Date of Paper/Work

4-2014

Type of Paper/Work

Research Project

Degree Name

Doctor of Physical Therapy (DPT)

Department

Physical Therapy

First Advisor

Jyothi Gupta

Abstract

BACKGROUND AND PURPOSE:

Current research in the United States suggests that people over age 65 are more likely to volunteer on a given day than those in any other age group. Given the demographic trends, increased needs for community social services, and the fiscal reality, it is likely that older adults, through their volunteering efforts, will meet some of the unmet needs of the community. There is a dearth in the literature on studies that examine the motivations for volunteering in different racial and/or ethnic groups, in rural and urban low-income areas. The purpose of this study was to understand the factors that influence volunteering in older African American women in a poor, rural and racially segregated community.

METHODS:

The study used a mixed-methods design with a quantitative and a qualitative component. The Volunteer Functional Inventory was administered to members of the ακα sorority chapter in Clarksdale. Survey results were analyzed by descriptive statistical analysis. The qualitative data was obtained by interviewing six community elders using open-ended questions about volunteering. Framework Analysis guided the data analysis process. Trustworthiness and rigor was established by data triangulation.

RESULTS:

Qualitative results revealed themes relating to both the individuals and the community of Clarksdale. Overarching themes pertaining to individuals that emerged were related to individual beliefs, values, and benefits of volunteering. Themes that emerged about the community had a temporal aspect; inescapable racial inequality spans the past and present, with the theme of loss of community illustrating the present situation, and the theme of rebuilding community spanning the present and the future. Quantitative results show that the participants were motivated to volunteer by their values, desire for a greater understanding of their community issues, and for enhancing social relationships.
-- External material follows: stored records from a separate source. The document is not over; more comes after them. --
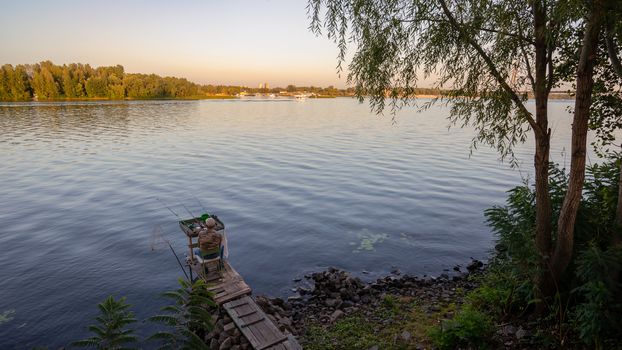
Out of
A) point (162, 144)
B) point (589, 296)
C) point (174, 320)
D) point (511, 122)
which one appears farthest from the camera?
point (162, 144)

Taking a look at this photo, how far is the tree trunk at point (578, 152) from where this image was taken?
8.73 m

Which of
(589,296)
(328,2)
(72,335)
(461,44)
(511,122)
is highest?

Additionally, with increasing age, a desire for enhanced psychological well-being also becomes an important motivator. Satisfaction was ranked high and was unanimous.

CONCLUSION:

These results provide insights into personal attributes of volunteers as well as the health benefits of volunteering. Physical therapists can promote healthy aging in communities, improve community health and well-being, and thereby fulfill the core values of the profession.